We developed this blog entry to answer questions some of our clients had about describing the value of the company we were acquiring on their behalf.
Since most people are familiar with the construct of a home purchase and a mortgage the easiest and most general explanation is that the value of a home is the price you paid for it. If you borrow money from a bank to fund the purchase then that debt plus the amount you put towards the purchase equal the home’s value:
Purchase Price = Amount put down + Amount of mortgage
We can translate that to the value of an acquisition in much the same way:
Enterprise Value of a company = Equity + Debt
Headlines will often read that a certain company is the most valuable in the world. Reading more closely that value will be referred to as either market capitalization or enterprise value.

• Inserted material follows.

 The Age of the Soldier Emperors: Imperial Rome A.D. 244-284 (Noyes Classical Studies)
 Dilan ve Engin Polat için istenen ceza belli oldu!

The market capitalization of a publically traded company is the value of its current share price multiplied by the number of shares outstanding.
The enterprise value of a company is the market capitalization of a company plus its outstanding debt. For simplicity, we omit the discussion around cash and excess cash.

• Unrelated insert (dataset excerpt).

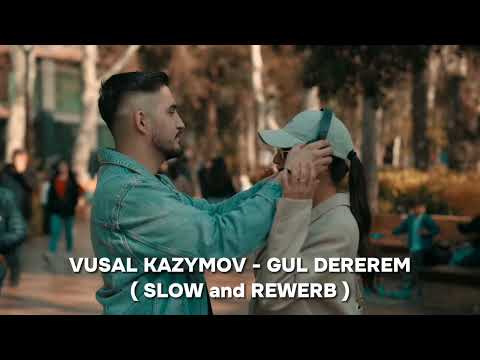 VUSAL KAZYMOV - GUL DEREREM ( SLOW and REWERB )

Enterprise Value of a company = market capitalization (equity) + Debt
So in practice consider this situation. The enterprise value of a target company is established at $30 million. The company holds $10 million of debt. Therefore:
Enterprise Value = Equity Value + Debt
$30 million = $20 million of equity + $10 million of debt.
At a hypothetical deal closing the acquirer could show up with $20 million in cash and assume the debt of $10 million or the acquirer could show up with $30 million where the seller would use $10 million of the cash payment to extinguish the debt outstanding. In either case the acquirer would own an asset that was at that moment valued at $30 million dollars.